= Naji Sharifi-Zindashti =

Iranian narcotics trafficker accused of international contract killings

Naji Sharifi-Zindashti is an Iranian resident accused of being a narcotics trafficker and engaging in "numerous acts of repression, including assassinations and kidnappings across multiple jurisdictions, to silence critics of the Iranian regime."

Prosecutors assert that Naji Sharifi Zindashti manages a criminal network focused on targeting dissidents and activists outside of Iran. In January 2024, Zindashti was charged with recruiting Canadian Damion Ryan's assistance in carrying out an assassination. Information acquired by Iran International alleges that Naji Sharifi-Zindashti and his cartel also "dominate the narcotics trade thanks to the support of the government militia."

== Biography ==

Zindashti came from a respected family within the Kurdish community of Urmia. His grandfather, Omar Khan Sharifi Zindashti, was a prominent leader during the Kurdistan Republic in Mahabad. Zindashti's father was a commander leading over 60 peshmerga fighters for the Kurdistan Democratic Party of Iran (KDPI). Zindashti's brother, Farhang, perished in combat alongside his father, fighting the IRGC and Iranian security forces. His daughter, Arzu Sherifi Zindashti, was shot and killed in September 2014 along with her driver in Istanbul. Zindashti currently resides in Iran.

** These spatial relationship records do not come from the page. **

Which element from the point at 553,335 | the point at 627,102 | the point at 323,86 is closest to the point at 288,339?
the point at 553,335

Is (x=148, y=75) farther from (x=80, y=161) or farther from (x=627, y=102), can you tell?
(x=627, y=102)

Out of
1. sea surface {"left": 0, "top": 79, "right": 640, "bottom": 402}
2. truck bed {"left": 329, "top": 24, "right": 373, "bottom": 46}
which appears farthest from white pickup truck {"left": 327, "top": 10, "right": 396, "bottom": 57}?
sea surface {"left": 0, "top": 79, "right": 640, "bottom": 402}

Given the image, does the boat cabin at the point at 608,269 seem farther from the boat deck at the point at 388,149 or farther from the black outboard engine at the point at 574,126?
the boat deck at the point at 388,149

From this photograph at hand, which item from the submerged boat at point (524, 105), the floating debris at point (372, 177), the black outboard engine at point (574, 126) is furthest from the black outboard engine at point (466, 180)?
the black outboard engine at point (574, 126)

== Arrest for contract killing ==

In January 2024, Zindashti was charged with recruiting Canadian Damion Ryan's assistance in carrying out an assassination. Ryan, a member of the Hells Angels, subsequently recruited his associate Adam Pearson, who is currently incarcerated.

According to the indictment, Zindashti contacted Ryan in early 2021 for an update on the alleged murder-for-hire. Ryan reportedly replied that he was organizing things and needed money. A few days later, Zindashti informed Ryan that his organization was ready to proceed, agreeing on a $350,000 payment for the "job," plus an additional $20,000 for expenses. U.S. officials claim that at this point, Zindashti introduced Ryan to Co-Conspirator 1, identified only as "a resident of Iran."

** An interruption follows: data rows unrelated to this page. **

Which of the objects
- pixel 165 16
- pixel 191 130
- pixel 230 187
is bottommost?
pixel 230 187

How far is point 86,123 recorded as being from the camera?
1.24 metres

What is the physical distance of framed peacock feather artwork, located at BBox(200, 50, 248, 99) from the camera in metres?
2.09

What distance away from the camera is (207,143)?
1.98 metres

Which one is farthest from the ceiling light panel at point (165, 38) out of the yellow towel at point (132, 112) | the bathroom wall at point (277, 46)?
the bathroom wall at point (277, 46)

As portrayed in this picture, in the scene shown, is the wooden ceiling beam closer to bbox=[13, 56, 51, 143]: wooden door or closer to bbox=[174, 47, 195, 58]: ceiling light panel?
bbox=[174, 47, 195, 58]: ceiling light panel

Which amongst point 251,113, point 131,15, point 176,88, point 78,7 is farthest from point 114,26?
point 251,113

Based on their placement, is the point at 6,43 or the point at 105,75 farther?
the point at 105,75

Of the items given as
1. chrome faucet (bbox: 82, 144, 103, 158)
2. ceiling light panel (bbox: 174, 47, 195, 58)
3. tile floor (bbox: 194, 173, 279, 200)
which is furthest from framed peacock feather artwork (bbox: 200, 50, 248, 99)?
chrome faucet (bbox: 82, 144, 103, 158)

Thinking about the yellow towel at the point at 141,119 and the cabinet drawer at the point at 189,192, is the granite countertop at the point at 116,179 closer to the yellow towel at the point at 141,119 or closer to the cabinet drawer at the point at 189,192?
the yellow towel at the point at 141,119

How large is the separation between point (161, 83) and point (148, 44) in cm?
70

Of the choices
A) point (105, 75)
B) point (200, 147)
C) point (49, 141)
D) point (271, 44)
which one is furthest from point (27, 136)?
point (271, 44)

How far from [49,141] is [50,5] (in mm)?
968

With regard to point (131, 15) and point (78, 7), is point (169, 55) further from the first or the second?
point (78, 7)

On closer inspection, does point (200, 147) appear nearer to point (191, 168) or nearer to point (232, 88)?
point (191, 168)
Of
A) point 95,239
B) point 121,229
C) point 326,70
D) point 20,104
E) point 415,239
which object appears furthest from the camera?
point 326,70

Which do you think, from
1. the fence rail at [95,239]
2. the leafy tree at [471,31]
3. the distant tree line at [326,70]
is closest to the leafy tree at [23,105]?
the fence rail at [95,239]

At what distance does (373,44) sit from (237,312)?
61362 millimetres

According to the U.S. Treasury Department, Zindashti is a narcotics trafficker linked to a Tehran-based criminal network targeting Iranian dissidents.

=== OFAC and UK investigation ===
The OFAC and the United Kingdom have jointly targeted a network of individuals involved in plotting the assassination of Iranian dissidents and opposition activists under the direction of the Iranian government. According to the U.S. Treasury Department, the network (led by Sharifi-Zindashti) operates at the behest of Iran's Ministry of Intelligence and Security (MOIS) and has engaged in numerous acts of transnational repression, including assassinations and kidnappings across multiple jurisdictions with the aim of silencing perceived critics of the Iranian regime.

== Ali Shamkhani ==
In June 2023, a report by Iran International alleged that Iranian government official Ali Shamkhani was forced to resign after his involvement as a key member of the government circle linked to Naji Sharifi Zindashti was made public.